> _Input for this task_
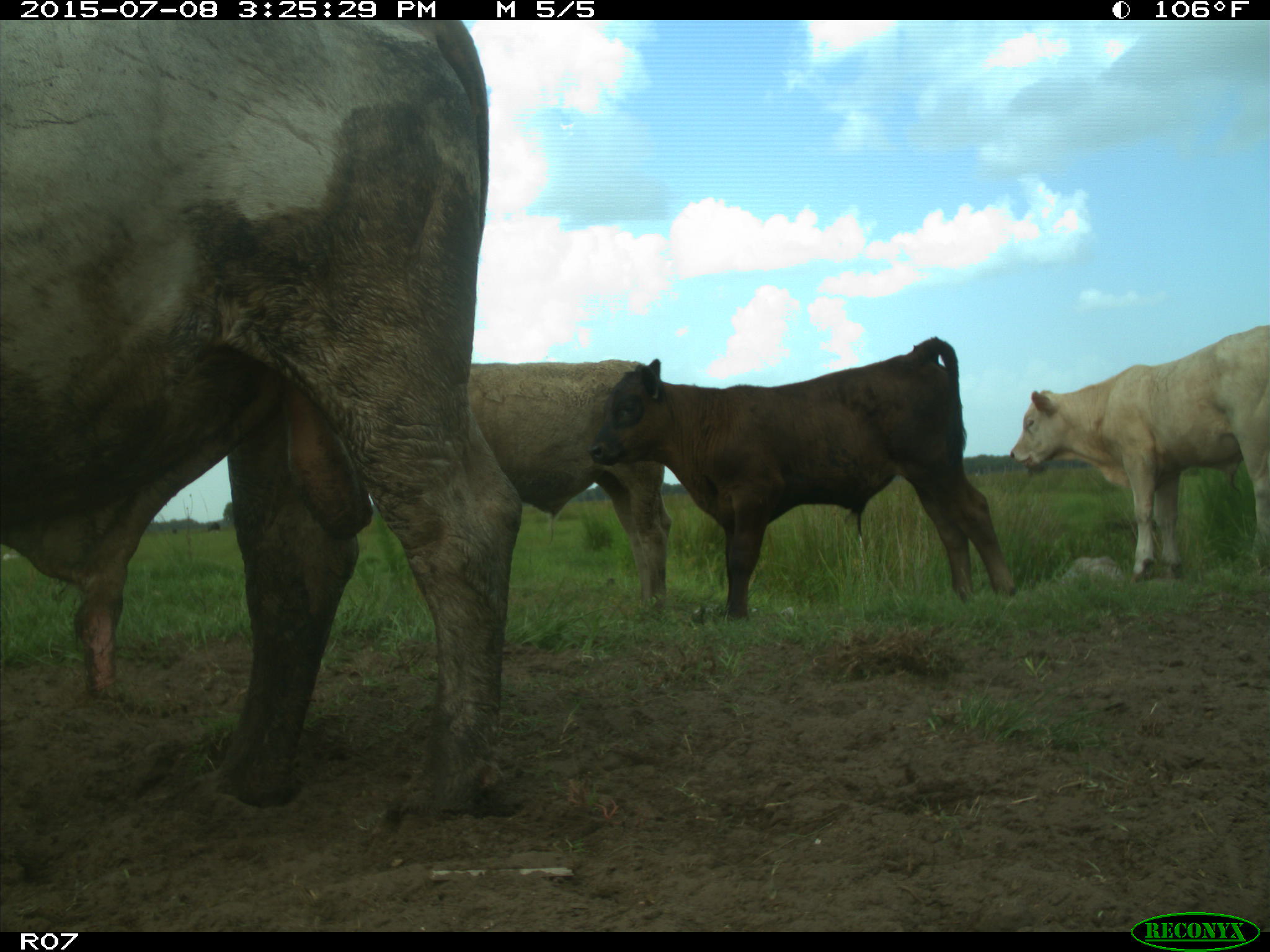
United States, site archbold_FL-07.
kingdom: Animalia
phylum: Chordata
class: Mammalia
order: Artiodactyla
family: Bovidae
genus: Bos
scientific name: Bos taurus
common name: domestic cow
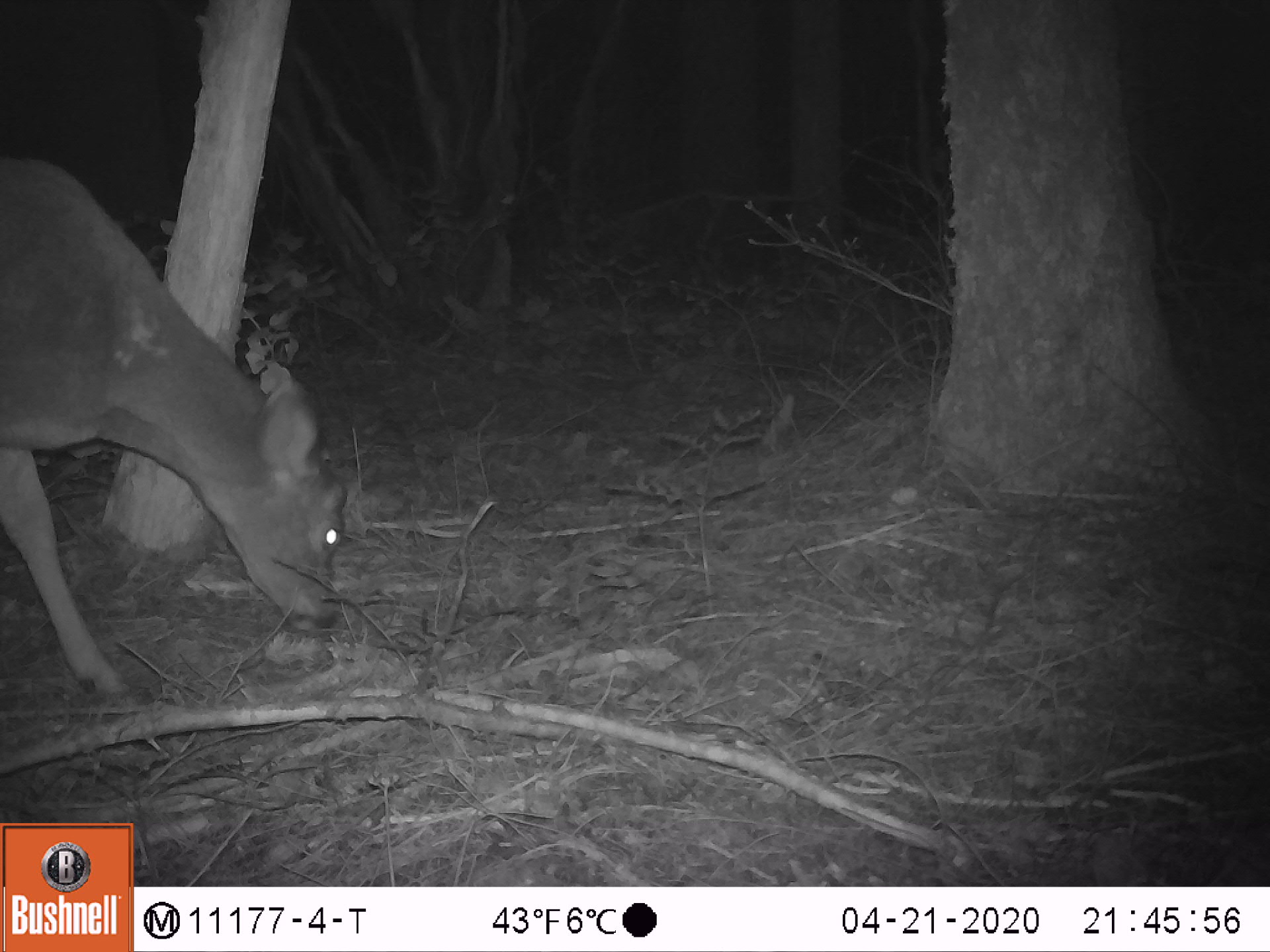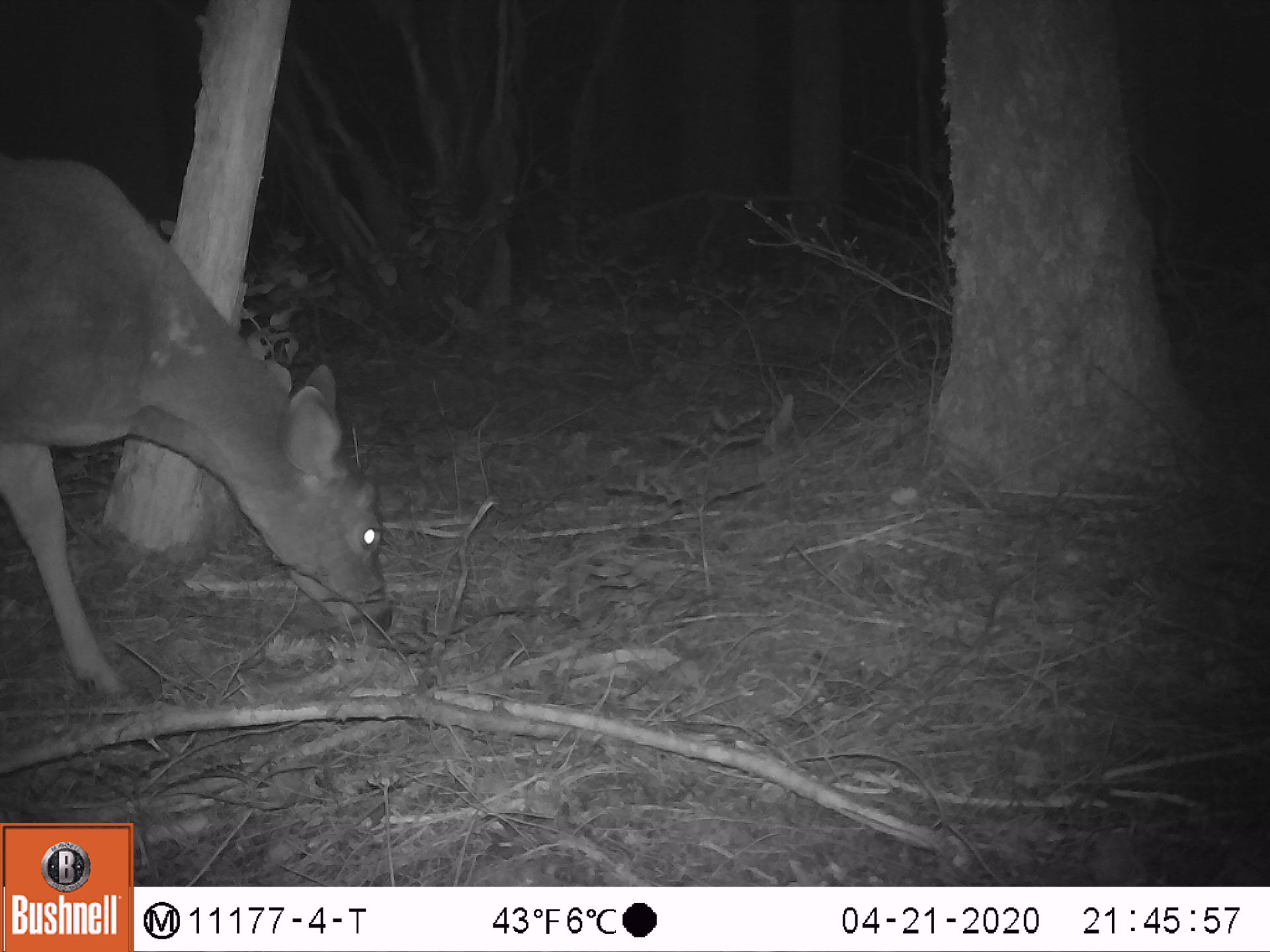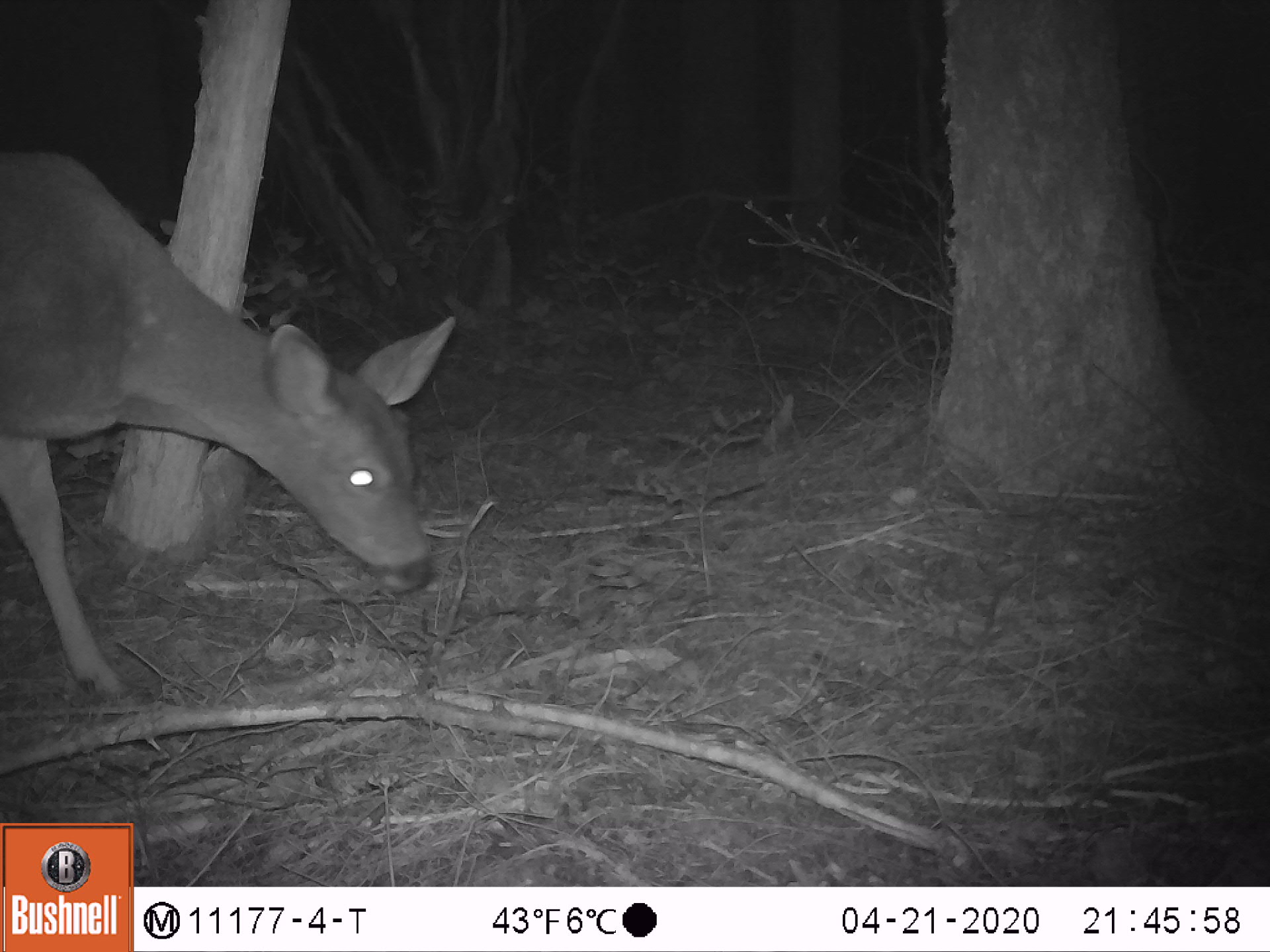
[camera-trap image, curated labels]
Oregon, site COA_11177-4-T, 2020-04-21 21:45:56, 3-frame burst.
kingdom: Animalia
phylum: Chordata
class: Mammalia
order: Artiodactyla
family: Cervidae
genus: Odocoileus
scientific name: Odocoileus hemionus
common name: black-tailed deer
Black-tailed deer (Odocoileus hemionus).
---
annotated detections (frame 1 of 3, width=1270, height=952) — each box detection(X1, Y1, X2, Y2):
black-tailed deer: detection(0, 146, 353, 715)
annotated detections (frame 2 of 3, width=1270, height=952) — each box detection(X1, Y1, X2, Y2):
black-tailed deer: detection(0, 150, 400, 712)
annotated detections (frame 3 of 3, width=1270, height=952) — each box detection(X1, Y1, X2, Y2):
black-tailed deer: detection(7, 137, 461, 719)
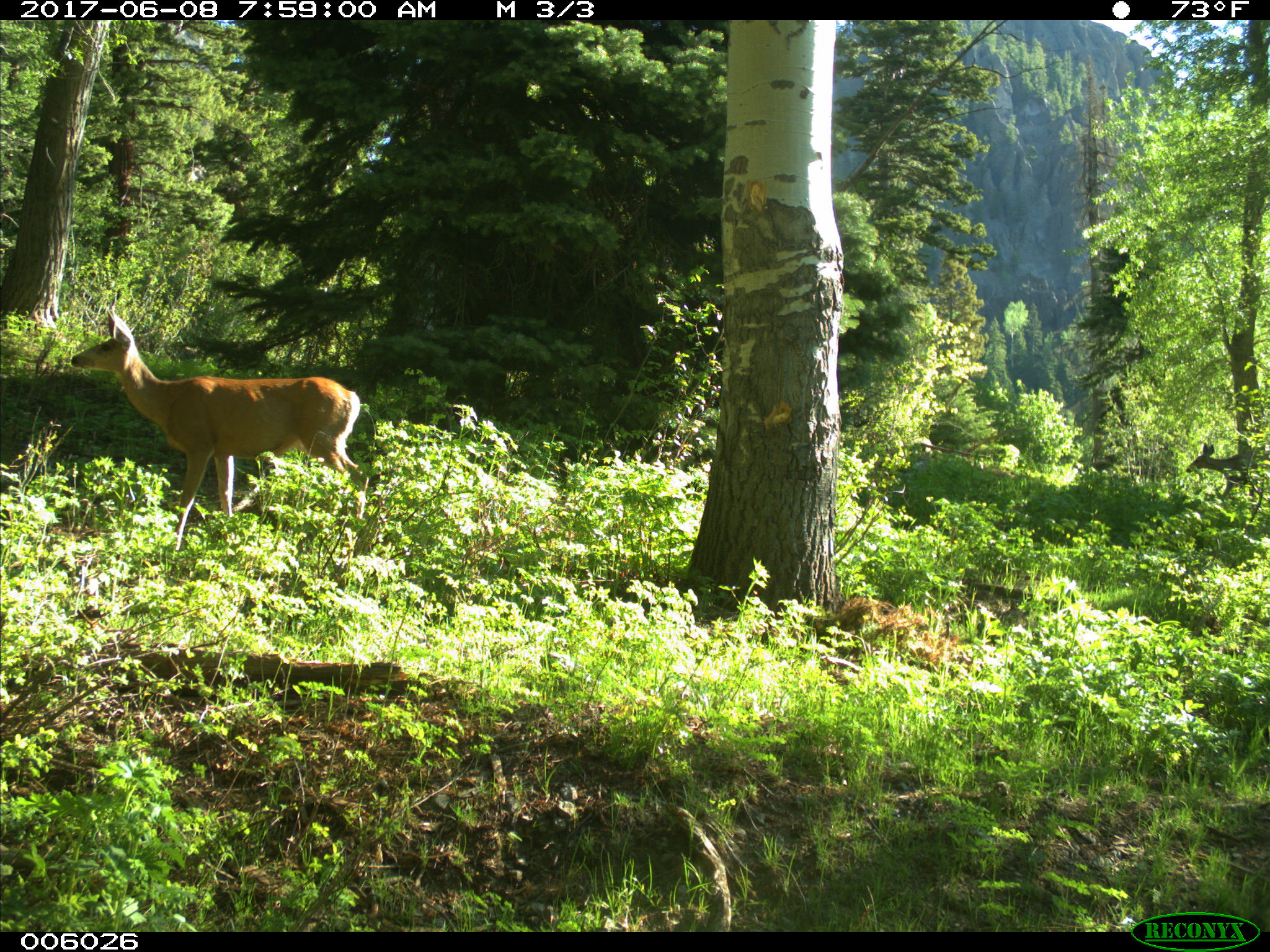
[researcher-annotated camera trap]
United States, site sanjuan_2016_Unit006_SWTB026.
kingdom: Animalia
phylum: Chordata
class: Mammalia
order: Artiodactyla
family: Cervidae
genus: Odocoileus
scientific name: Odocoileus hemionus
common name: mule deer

> _What is expected_
Write the listing out in full, exactly; no images.

> _Completed exercise_
United States, site archbold_FL-07.
kingdom: Animalia
phylum: Chordata
class: Mammalia
order: Artiodactyla
family: Bovidae
genus: Bos
scientific name: Bos taurus
common name: domestic cow
[camera-trap image, curated labels]
Oregon, site COA_11177-4-T, 2020-04-21 21:45:56, 3-frame burst.
kingdom: Animalia
phylum: Chordata
class: Mammalia
order: Artiodactyla
family: Cervidae
genus: Odocoileus
scientific name: Odocoileus hemionus
common name: black-tailed deer
Black-tailed deer (Odocoileus hemionus).
---
annotated detections (frame 1 of 3, width=1270, height=952) — each box detection(X1, Y1, X2, Y2):
black-tailed deer: detection(0, 146, 353, 715)
annotated detections (frame 2 of 3, width=1270, height=952) — each box detection(X1, Y1, X2, Y2):
black-tailed deer: detection(0, 150, 400, 712)
annotated detections (frame 3 of 3, width=1270, height=952) — each box detection(X1, Y1, X2, Y2):
black-tailed deer: detection(7, 137, 461, 719)
[researcher-annotated camera trap]
United States, site sanjuan_2016_Unit006_SWTB026.
kingdom: Animalia
phylum: Chordata
class: Mammalia
order: Artiodactyla
family: Cervidae
genus: Odocoileus
scientific name: Odocoileus hemionus
common name: mule deer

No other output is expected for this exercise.